Concedida a incompetência de Ricardo como um governante, é justificável a rebelião armada de Bolingbroke contra ele? De acordo com o tio de Bolingbroke, o Duque de York (que depois, de fato, altera sua lealdade) e o Bispo de Carlisle, Bolingbroke não tem justificativas para a rebelião. A atitude desses homens pode ser resumida pela frase “obediência passiva.” E, apesar do próprio pai de Bolingbroke, John de Gaunt, morrer antes de seu filho retornar à Inglaterra e tomar o poder, Gaunt, também, estaria em oposição a tais resistências humanas perante a sagrada instituição da monarquia. “De Deus é o conflito,” ele insiste (1.2.37). Porque Ricardo é o deputado ungido de Deus na terra, como Gaunt vê a questão, somente Deus pode punir os delitos do Rei. Gaunt pode não questionar à culpa de Ricardo, mas ele também não questiona a habilidade de Deus em vingar-se. Gaunt vê a intervenção humana nos negócios de Deus como blasfêmia: “pois eu nunca levantaria / Um braço furioso contra Seu ministro” (1.2.40-1). De fato, Gaunt reconhece o dever solene de oferecer conselhos francos para os extremistas de ambos os lados, e ele o faz generosamente. Ele consente no banimento de seu filho, e ele repreende Ricardo em seu leito de morte.

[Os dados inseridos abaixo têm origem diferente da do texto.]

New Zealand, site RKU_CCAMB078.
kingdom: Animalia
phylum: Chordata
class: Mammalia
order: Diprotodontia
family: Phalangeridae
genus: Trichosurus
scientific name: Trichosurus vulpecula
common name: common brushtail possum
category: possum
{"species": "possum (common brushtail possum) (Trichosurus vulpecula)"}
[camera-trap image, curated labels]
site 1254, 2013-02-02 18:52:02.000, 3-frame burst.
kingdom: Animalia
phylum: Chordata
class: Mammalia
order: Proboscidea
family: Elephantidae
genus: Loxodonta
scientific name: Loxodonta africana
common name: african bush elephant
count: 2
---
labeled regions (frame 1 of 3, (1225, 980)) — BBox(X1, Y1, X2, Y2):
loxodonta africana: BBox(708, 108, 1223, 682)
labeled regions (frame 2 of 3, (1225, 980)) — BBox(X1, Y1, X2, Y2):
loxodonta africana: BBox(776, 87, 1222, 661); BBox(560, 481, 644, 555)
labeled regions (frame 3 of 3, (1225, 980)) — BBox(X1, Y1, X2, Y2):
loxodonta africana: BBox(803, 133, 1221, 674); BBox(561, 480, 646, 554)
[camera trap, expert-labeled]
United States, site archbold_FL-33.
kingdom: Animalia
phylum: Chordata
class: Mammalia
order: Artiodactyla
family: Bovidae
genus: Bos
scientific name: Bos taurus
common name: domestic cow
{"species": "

A doutrina da obediência passiva era familiar aos Elisabetanos, pois eles ouviam-na na igreja periodicamente, em homilias oficiais contra a rebelião. Foi a resposta do estado Tudor àqueles que afirmavam o direito de derrubar reis geralmente considerados ruins. O argumento era logicamente ingênuo. Por que governantes ruins tinham a permissão de governar de tempos em tempos? Presumivelmente, porque Deus deseja testar um povo ou puni-lo por insubordinação. Qualquer rei representando tal reprimenda é um flagelo divino. Consequentemente, a pior coisa que um povo pode fazer é rebelar-se contra o flagelo de Deus, assim manifestando mais insubordinação. Em vez disso, eles devem tentar remediar à insolência em seus corações, aconselhar o Rei à consertar seus métodos, e pacientemente esperar pelo perdão de Deus. Se assim fizerem, eles não serão desapontados por muito tempo. A doutrina é, essencialmente, conservadora, defendendo o status quo. Ela é reforçada, nessa peça, pela profecia do Bispo de Carlisle, que Deus irá vingar-se através da guerra civil a deposição de seu ungido (4.1.126-50); uma plateia Elisabetana apreciaria à ironia da profecia ter-se realizado e ter sido o tema da primeira tetralogia histórica de Shakespeare. Ademais, em Ricardo II, a doutrina da obediência passiva é uma posição moderada entre os extremos de tirania e rebelião, e é expressada por personagens sérios e altruístas. Nós podemos ser tentados à rotulá-lo como a visão de Shakespeare, se nós não percebermos que a doutrina é continuamente colocada em conflito irônico com duras realidades políticas. O personagem que mais reflete às ironias e mesmo às ridículas incongruências da posição é o Duque de York.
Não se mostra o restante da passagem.